By Meg Richards
The Associated Press
Putting your money to work in a dull market is no easy task, but staying on the sidelines can pose a greater danger for small investors: If you wait until the market seems like a comfortable place to be, you might never jump in.
Everyone wants to make the most of their investing dollars, but even Wall Street professionals are wary of taking bets these days. If you're not quite sure where to invest, a balanced mutual fund could be the right solution for you.
Balanced funds, which combine stocks and bonds, offer simple one-stop shopping for small investors, and an easy solution for anyone who is ambivalent about the market. Because of their fixed income exposure, they tend to be more conservative and less volatile than pure equity funds, with lower expenses and higher yields.
Balanced funds recommended by industry tracker Morningstar Inc. (www.morningstar.com) include:
Dodge & Cox Balanced (DODBX) has a long-tenured management team, low expenses and a solid track record. Costs and volatility are limited by a value-oriented style and low-turnover. The portfolio is typically 60 percent to 65 percent stocks, though a bias toward value can be a burden when growth leads the way. The fixed-income portion sticks to government and mid-quality corporate bonds.
T. Rowe Price Balanced (RPBAX) has consistently above-average performance, low volatility and low expenses. Its manager, in place since 1991, maintains a relatively heavy 65 percent stake in equities, with solid exposure to foreign stocks and high yield bonds.

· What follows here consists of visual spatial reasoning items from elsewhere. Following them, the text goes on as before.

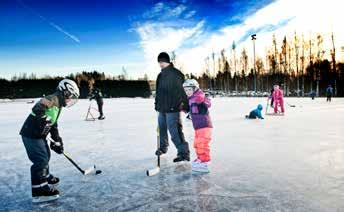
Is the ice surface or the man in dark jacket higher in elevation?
the man in dark jacket

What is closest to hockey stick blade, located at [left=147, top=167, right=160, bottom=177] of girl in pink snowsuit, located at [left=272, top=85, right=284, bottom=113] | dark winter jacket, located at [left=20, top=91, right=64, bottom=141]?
dark winter jacket, located at [left=20, top=91, right=64, bottom=141]

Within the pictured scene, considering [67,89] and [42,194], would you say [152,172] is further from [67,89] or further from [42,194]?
[67,89]

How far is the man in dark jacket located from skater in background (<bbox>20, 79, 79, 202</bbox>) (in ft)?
4.95

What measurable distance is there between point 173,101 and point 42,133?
6.00 feet

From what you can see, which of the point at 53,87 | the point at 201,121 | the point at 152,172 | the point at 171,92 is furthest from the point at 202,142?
the point at 53,87

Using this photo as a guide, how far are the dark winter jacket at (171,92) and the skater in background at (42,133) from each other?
1.50 metres

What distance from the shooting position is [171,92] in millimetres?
4152

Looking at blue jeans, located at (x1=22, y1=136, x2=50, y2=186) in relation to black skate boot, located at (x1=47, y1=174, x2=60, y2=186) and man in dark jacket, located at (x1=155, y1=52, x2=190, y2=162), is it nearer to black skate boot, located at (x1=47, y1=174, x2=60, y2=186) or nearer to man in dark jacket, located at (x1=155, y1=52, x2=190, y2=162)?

Vanguard Wellington (VWELX) has a solid long-term performance record, experienced managers and rock-bottom fees. The fund keeps 60 percent to 70 percent of its holdings in stocks, focusing on value-oriented, dividend-paying issues. Typically lighter on technology shares, Wellington may perform less well in growth-driven markets. A tendency toward longer bond durations makes it more interest-rate sensitive than its peers.
Fidelity Asset Manager (FASMX) has low expenses, stable management and a disciplined strategy that limits risk, but its modest equity approach makes it a more conservative choice. It currently holds a mix of 46 percent stocks, 26 percent bonds and almost 20 percent cash. The stock portfolio focuses mainly on under-valued large-caps with good prospects for growth. The fixed income portion is managed conservatively, mostly in investment-grade bonds.
Flows into such hybrid funds have climbed this year amid worries about inflation, terrorism and rising interest rates.
"The combination of stocks and bonds has certainly provided some stability in the market through the last five years," said Greg Carlson, a fund analyst with Morningstar Inc. "A lot of people feel neither bonds nor stocks are attractive right now, so they're taking the middle road with balanced funds."
This is not a new idea.
The first balanced fund was established by a young Philadelphia accountant named Walter Morgan in July of 1929, just four months before the most famous stock market crash in history. The Wellington Fund, as it was later named, survived Black Tuesday, and became part of The Vanguard Group when the company was founded in 1975.
The ideals of its founder - conservation of capital, reasonable current income and profits without undue risk - were not fashionable then.
The fund was established 75 years ago this month.
The goals are still considered dull in some Wall Street circles.
But many investors have come to appreciate the value of slow and steady growth, said Edward Bousa, the fund's manager.
"I think a lot of investors really want to put their money in a vehicle that is conservative but will grow over time," Bousa said. "I suspect when (Morgan) followed this strategy, that was what he was thinking."
A core holding
Often stalwarts of retirement accounts, balanced funds can serve as a fine core holding in any mutual fund portfolio, but you should select carefully, because their approach can vary dramatically.
The first thing to consider is allocation. One might assume from the word "balanced," that the portfolio would be divided equally between stocks and bonds, but a 60 percent-40 percent split is more common.
Morningstar considers funds that are 50 percent to 70 percent in stocks to have a "moderate allocation" strategy. Those with a greater percentage in bonds are said to have a "conservative allocation."
The securities within the fund are another factor. Most balanced funds focus exclusively on domestic stocks, usually leaning toward large caps.
For this reason, keep past returns in perspective when shopping for balanced funds. Those with a greater focus on large-caps will not have done as well over the last few years as those that invested in small- and mid-cap stocks.
Also look closely at the fixed income portion of the fund. In some cases this may be treated more as an afterthought, although balanced funds from larger sponsors will likely have specialized managers for both sides.
If you have a really large portfolio and are interested in maintaining a very specialized asset allocation, a balanced fund might not be right for you. But for a younger person, or any investor just starting out, it could be a very good choice.
It makes especially good sense to use a balanced fund in a retirement account, such as a Roth IRA or a 401(k), where the distributions can grow tax free, said Jack Piazza of Sensible Investment Strategies in Wheaton, Ill.
"Balanced funds are perceived as being dull, but there's nothing dull about their returns," Piazza said, noting that hybrids have outperformed most fund styles, except for small- and mid-cap value and mid-cap blends.